Embodied City

News 🎉

[2025.05.22] The simulator can be downloaded from: link.

[2024.10.12] We release the full paper on arXiv: link.

1 Introduction 🌟

Embodied intelligence is considered one of the most promising directions for artificial general intelligence, with human-like abilities interacting with the world. However, most works focus on bounded indoor environments, with limited literature on open-world scenarios. To address this, we release a new benchmark platform, named Embodied City, for embodied intelligence in urban environments. This platform includes a simulator and datasets on representative tasks for embodied intelligence in an urban environment. You can either request the API key to access the online deployed environment, or download it to deploy in your own server.

2 Simulator 🌆

2.1 Introduction

We construct an environment where the agents🤖 can perceive, reason, and take actions. The basic environment of the simulator includes a large business district in Beijing, one of the biggest city in China, in which we build 3D model for buildings, streets, and other elements, hosted by Unreal Engine.

2.1.1 Buildings

We first manually use Blender4 to create the 3D asserts of the buildings, for which we use the streetview services of Baidu Map and Amap.

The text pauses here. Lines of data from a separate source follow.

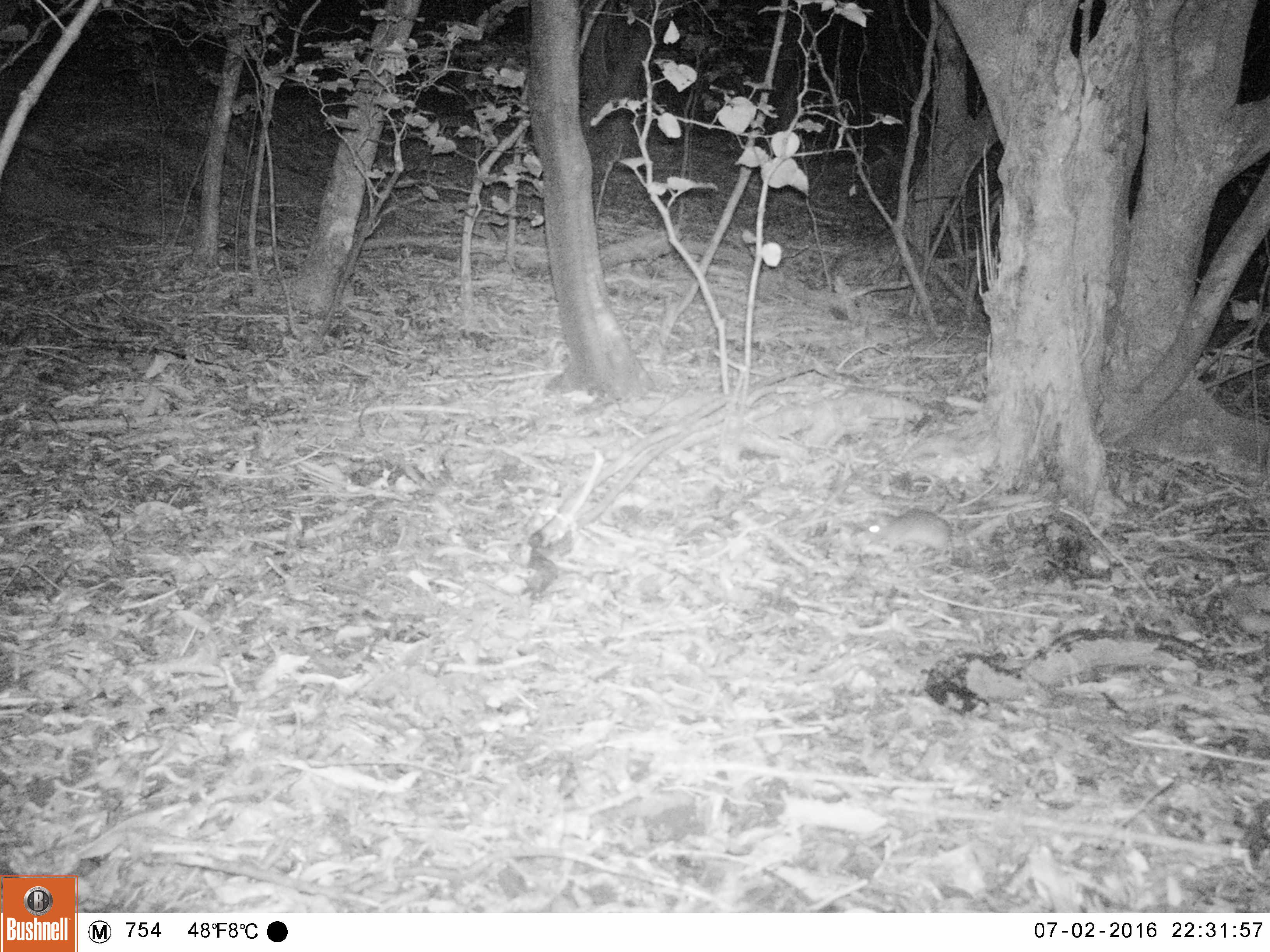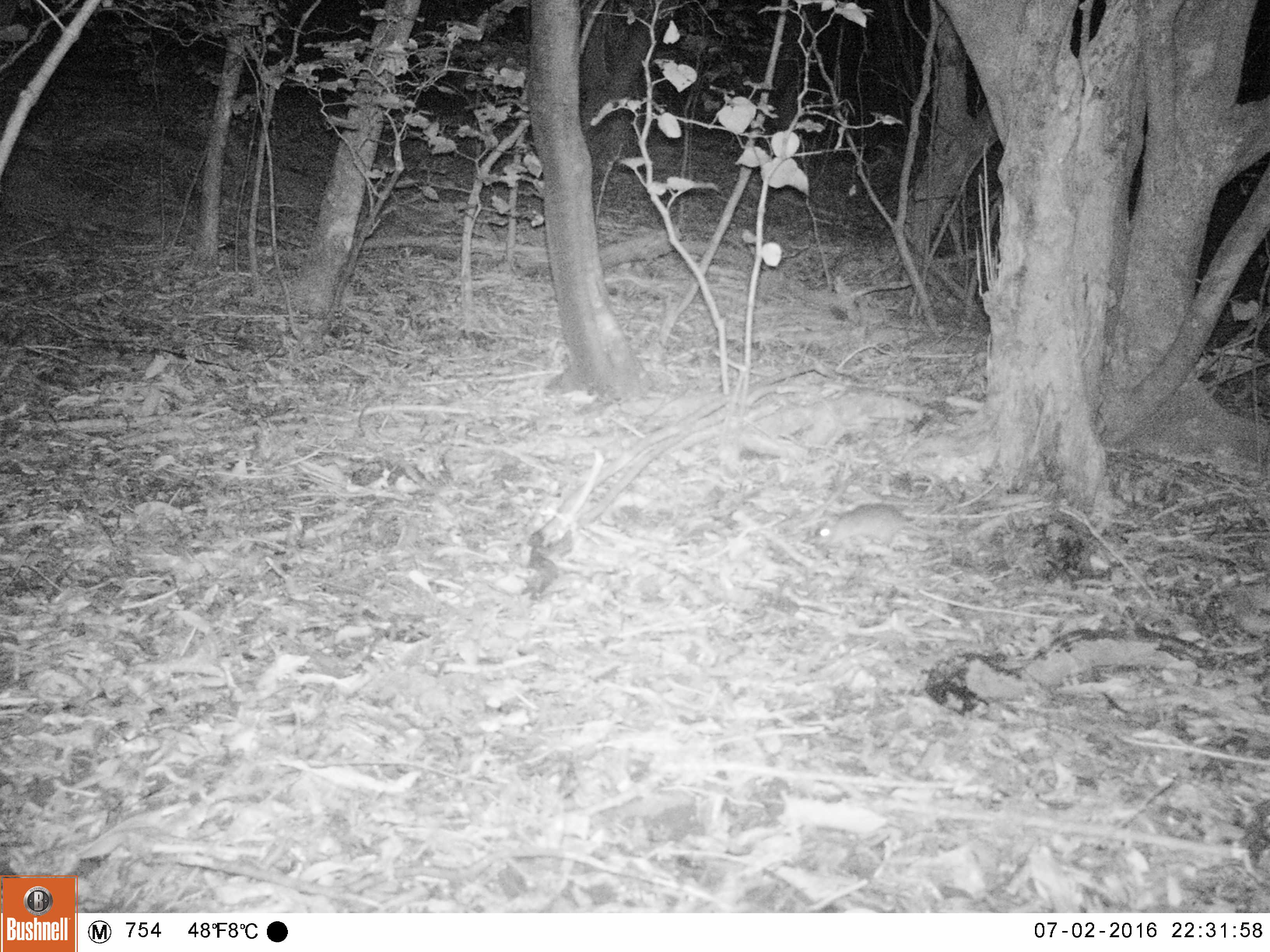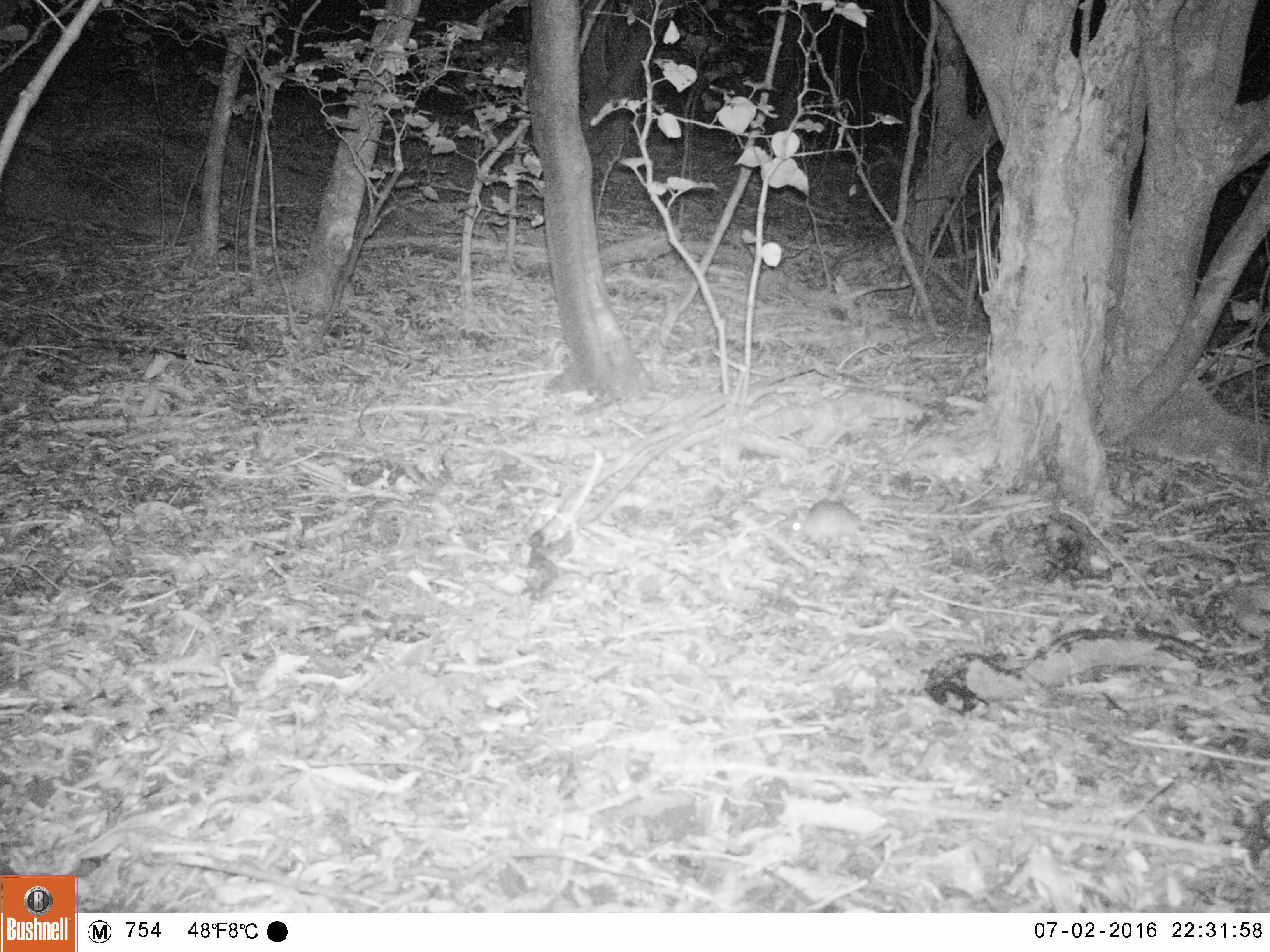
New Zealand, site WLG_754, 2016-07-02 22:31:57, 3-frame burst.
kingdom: Animalia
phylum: Chordata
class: Mammalia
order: Rodentia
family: Muridae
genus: Rattus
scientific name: Rattus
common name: rat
Rat (Rattus).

The city level detail includes a variety of building types such as office towers🏢, shopping malls🏬, residential complexes🏠, and public facilities🏫. These models are textured and detailed to closely resemble their real-world counterparts to enhance realism in the simulation.

2.1.2 Streets

The streets are modeled to include all necessary components such as lanes🛣️, intersections❌, traffic signals🚦, and road markings⬆️. We also incorporate pedestrian pathways, cycling lanes, and parking areas. Data from traffic monitoring systems and mapping services help ensure that the street layout and traffic flow patterns are accurate and realistic.

2.1.3 Other Elements

Other elements include street furniture🚸 (benches, streetlights, signs) , vegetation🌳 (trees, shrubs, lawns), and urban amenities🚉 (bus stops, metro-entrances, public restrooms). These are also created using Blender, based on real-world references from the street view services mentioned above. Additionally, dynamic elements like vehicles🚗 and pedestrians🚶 are simulated to move realistically within the environment, contributing to the liveliness and accuracy of the urban simulation. The simulation algorithms of vehicles and pedestrians are based on Mirage Simulation System.

2.2 Manual Control

keyboard_control.py allows you to control the drone using a keyboard. To use it, ensure the pop-up window is in focus and the input method is set to English. The key mappings are as follows:

↑: Move forward
↓: Move backward
←: Move left
→: Move right
W: Move up
S: Move down
A: Rotate left
D: Rotate right

This script can be combined with other AirSim functions to achieve additional capabilities.

2.3 Starting Position

You can use AirSim's simSetVehiclePose function to teleport the vehicle to a meaningful starting position. The following command demonstrates this:

target_position = airsim.Vector3r(7481.66602, -3555.18677, -53.36726)
client.simSetVehiclePose(airsim.Pose(target_position, airsim.Quaternionr(0, 0, 0, 1)), True)

3 Embodied Task 📋

3.1 Environment

Download and extract the full embodiedcity simulator of offline version. Users can download the offline simulation environment for local deployment to train and test agents. The platform provides versions compatible with Windows system, enabling quick deployment and testing.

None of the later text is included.